• TASK INSTRUCTIONS
Gather every line in the material below that contains the word "camera", and copy each such line in full.

• MATERIAL SUPPLIED
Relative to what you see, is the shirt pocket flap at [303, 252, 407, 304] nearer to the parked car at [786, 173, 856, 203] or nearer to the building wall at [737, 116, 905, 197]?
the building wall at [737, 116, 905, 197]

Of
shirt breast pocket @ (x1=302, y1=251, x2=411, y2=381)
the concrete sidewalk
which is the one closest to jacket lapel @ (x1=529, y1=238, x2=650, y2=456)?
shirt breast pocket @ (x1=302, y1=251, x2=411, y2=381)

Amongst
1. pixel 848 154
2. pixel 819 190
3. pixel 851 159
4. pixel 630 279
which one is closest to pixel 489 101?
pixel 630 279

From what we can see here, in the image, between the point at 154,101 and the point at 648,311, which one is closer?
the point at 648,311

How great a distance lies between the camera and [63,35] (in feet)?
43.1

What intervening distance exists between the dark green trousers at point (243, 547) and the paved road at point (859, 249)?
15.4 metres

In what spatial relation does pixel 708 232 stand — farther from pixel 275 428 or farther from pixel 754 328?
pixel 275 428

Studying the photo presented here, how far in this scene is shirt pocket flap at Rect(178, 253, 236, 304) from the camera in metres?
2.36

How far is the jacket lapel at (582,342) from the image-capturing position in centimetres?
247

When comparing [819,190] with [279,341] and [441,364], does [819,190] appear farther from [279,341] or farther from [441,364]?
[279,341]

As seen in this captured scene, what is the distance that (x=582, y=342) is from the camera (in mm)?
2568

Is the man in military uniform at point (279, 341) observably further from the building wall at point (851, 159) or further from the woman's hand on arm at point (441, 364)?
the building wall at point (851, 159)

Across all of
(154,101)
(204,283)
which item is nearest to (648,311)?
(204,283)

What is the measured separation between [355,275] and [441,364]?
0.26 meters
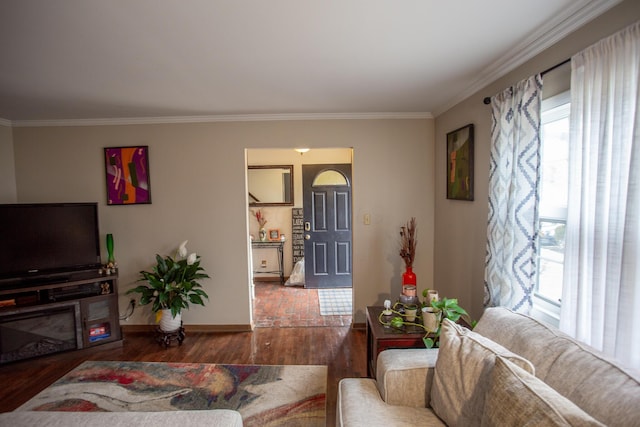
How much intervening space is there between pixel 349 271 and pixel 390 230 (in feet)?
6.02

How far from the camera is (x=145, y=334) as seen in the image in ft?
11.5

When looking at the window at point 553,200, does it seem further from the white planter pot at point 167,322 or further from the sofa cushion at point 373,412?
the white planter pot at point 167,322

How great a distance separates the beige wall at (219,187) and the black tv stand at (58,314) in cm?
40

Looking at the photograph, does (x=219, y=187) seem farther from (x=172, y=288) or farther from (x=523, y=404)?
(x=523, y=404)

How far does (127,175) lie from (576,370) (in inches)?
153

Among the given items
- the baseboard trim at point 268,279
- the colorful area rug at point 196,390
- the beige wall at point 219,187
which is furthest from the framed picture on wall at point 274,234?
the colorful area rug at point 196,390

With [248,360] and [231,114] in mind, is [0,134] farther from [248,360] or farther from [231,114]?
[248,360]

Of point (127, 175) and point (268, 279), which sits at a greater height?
...
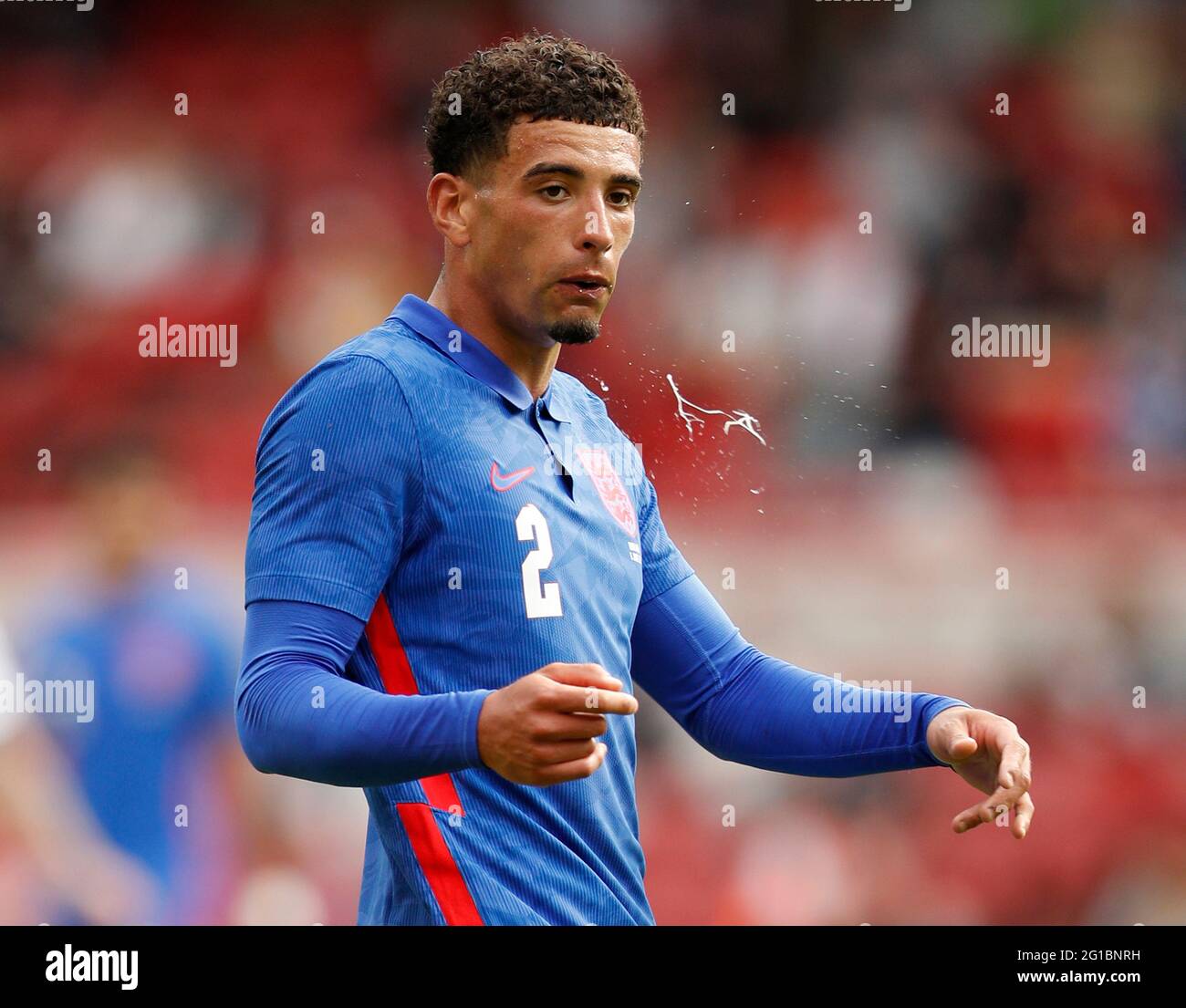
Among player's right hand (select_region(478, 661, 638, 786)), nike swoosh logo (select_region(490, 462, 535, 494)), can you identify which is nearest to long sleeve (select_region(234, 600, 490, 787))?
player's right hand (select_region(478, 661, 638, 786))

• FULL ANSWER
How great a distance lies between the camera and [63,35] (in feet)?
Studying the photo presented here, how far in this scene is shirt pocket flap at Rect(178, 253, 236, 304) from the camera in metres?
As seen in this captured scene, what is the distance that (x=582, y=342) is from the camera (in mm)?
How far from the camera is (x=145, y=334) as seen in the image in ft?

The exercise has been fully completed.